All records, minus the pictures: write them out exactly.

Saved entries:
▼

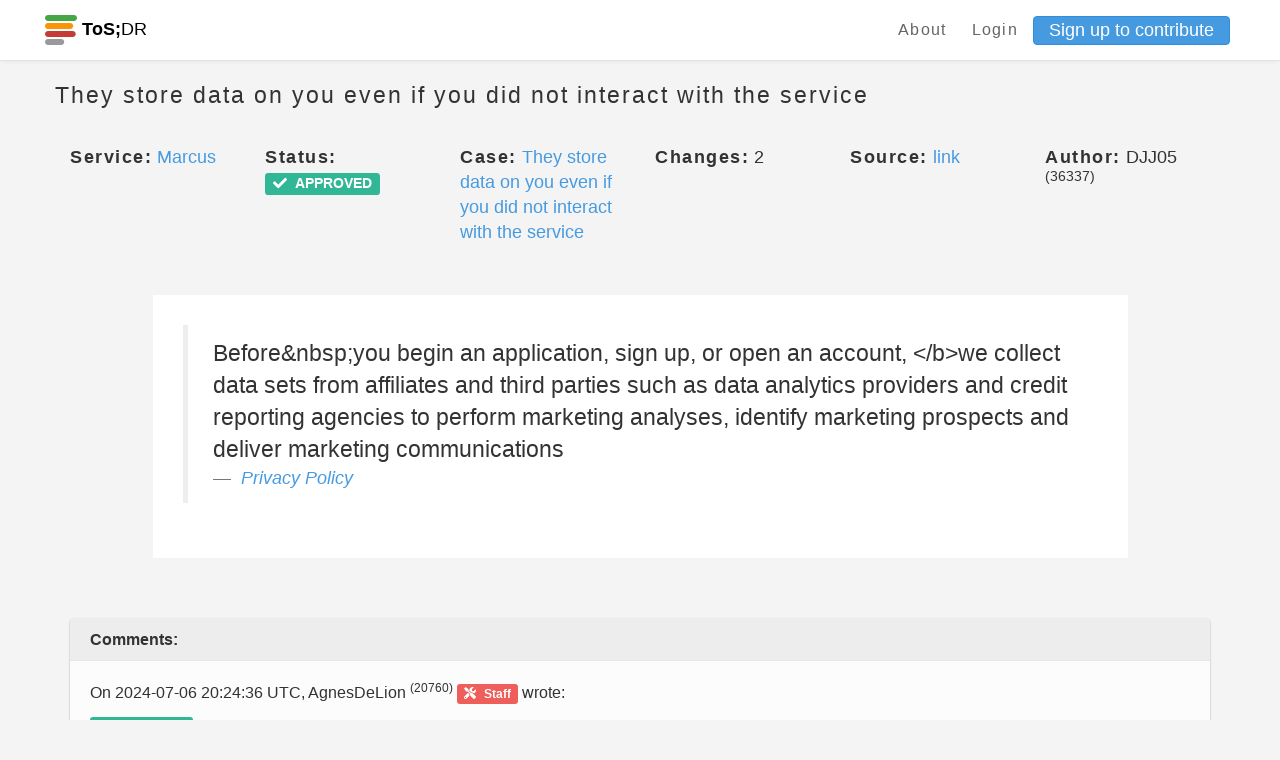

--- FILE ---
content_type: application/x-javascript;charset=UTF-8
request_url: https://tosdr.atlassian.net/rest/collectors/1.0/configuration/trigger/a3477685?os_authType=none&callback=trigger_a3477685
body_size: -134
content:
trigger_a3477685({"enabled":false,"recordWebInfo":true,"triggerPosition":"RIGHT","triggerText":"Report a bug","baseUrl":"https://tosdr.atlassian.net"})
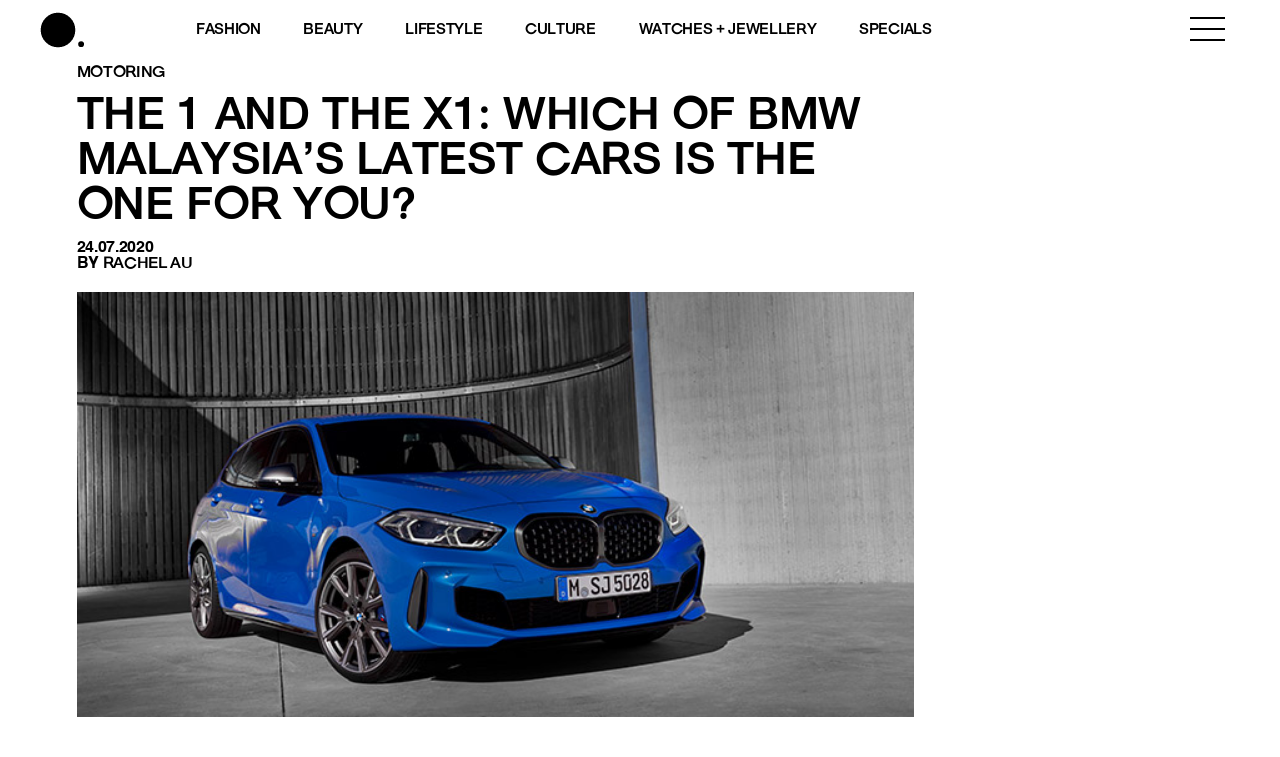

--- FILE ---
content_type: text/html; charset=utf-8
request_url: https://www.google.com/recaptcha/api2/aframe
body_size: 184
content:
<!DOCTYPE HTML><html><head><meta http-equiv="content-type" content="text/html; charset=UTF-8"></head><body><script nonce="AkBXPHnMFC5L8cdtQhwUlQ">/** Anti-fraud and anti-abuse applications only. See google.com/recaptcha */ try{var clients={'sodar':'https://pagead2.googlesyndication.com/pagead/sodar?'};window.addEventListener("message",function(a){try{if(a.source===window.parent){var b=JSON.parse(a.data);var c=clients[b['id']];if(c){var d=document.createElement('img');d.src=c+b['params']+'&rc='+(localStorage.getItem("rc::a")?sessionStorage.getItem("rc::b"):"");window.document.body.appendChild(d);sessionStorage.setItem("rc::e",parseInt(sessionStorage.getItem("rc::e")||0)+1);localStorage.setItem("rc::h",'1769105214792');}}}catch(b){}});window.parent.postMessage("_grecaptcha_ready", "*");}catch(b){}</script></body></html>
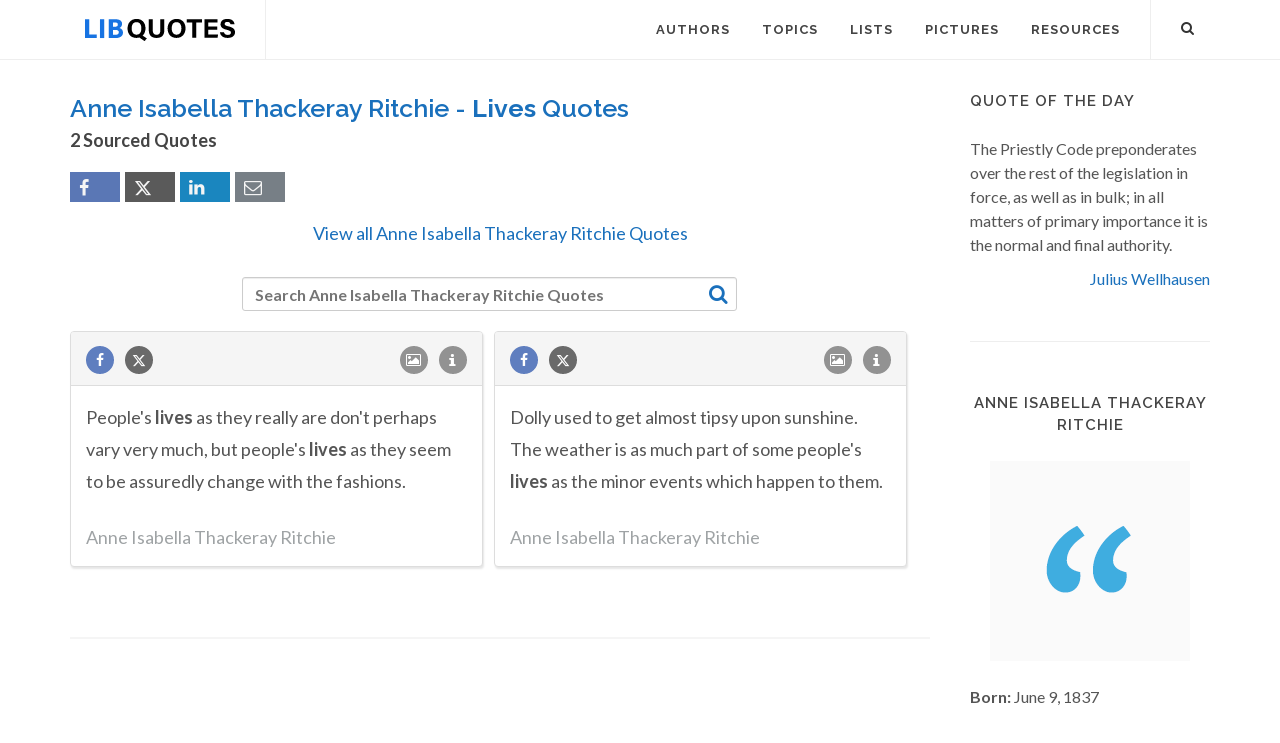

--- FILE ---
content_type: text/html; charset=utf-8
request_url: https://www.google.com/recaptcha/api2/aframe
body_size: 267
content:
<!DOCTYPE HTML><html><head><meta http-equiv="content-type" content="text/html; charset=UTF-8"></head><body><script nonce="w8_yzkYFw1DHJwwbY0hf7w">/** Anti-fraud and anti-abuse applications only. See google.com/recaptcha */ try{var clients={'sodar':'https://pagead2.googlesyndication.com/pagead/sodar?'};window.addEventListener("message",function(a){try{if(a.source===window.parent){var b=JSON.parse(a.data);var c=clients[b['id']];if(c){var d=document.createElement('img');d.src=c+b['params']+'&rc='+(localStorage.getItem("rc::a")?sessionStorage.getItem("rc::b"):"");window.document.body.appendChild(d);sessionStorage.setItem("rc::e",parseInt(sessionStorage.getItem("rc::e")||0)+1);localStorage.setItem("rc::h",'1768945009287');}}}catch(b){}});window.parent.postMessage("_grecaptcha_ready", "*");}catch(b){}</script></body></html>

▲

Written solution.
--- FILE ---
content_type: application/x-javascript;charset=UTF-8
request_url: https://tosdr.atlassian.net/rest/collectors/1.0/configuration/trigger/a3477685?os_authType=none&callback=trigger_a3477685
body_size: -134
content:
trigger_a3477685({"enabled":false,"recordWebInfo":true,"triggerPosition":"RIGHT","triggerText":"Report a bug","baseUrl":"https://tosdr.atlassian.net"})

--- FILE ---
content_type: text/html; charset=utf-8
request_url: https://www.google.com/recaptcha/api2/aframe
body_size: 184
content:
<!DOCTYPE HTML><html><head><meta http-equiv="content-type" content="text/html; charset=UTF-8"></head><body><script nonce="AkBXPHnMFC5L8cdtQhwUlQ">/** Anti-fraud and anti-abuse applications only. See google.com/recaptcha */ try{var clients={'sodar':'https://pagead2.googlesyndication.com/pagead/sodar?'};window.addEventListener("message",function(a){try{if(a.source===window.parent){var b=JSON.parse(a.data);var c=clients[b['id']];if(c){var d=document.createElement('img');d.src=c+b['params']+'&rc='+(localStorage.getItem("rc::a")?sessionStorage.getItem("rc::b"):"");window.document.body.appendChild(d);sessionStorage.setItem("rc::e",parseInt(sessionStorage.getItem("rc::e")||0)+1);localStorage.setItem("rc::h",'1769105214792');}}}catch(b){}});window.parent.postMessage("_grecaptcha_ready", "*");}catch(b){}</script></body></html>

--- FILE ---
content_type: text/html; charset=utf-8
request_url: https://www.google.com/recaptcha/api2/aframe
body_size: 267
content:
<!DOCTYPE HTML><html><head><meta http-equiv="content-type" content="text/html; charset=UTF-8"></head><body><script nonce="w8_yzkYFw1DHJwwbY0hf7w">/** Anti-fraud and anti-abuse applications only. See google.com/recaptcha */ try{var clients={'sodar':'https://pagead2.googlesyndication.com/pagead/sodar?'};window.addEventListener("message",function(a){try{if(a.source===window.parent){var b=JSON.parse(a.data);var c=clients[b['id']];if(c){var d=document.createElement('img');d.src=c+b['params']+'&rc='+(localStorage.getItem("rc::a")?sessionStorage.getItem("rc::b"):"");window.document.body.appendChild(d);sessionStorage.setItem("rc::e",parseInt(sessionStorage.getItem("rc::e")||0)+1);localStorage.setItem("rc::h",'1768945009287');}}}catch(b){}});window.parent.postMessage("_grecaptcha_ready", "*");}catch(b){}</script></body></html>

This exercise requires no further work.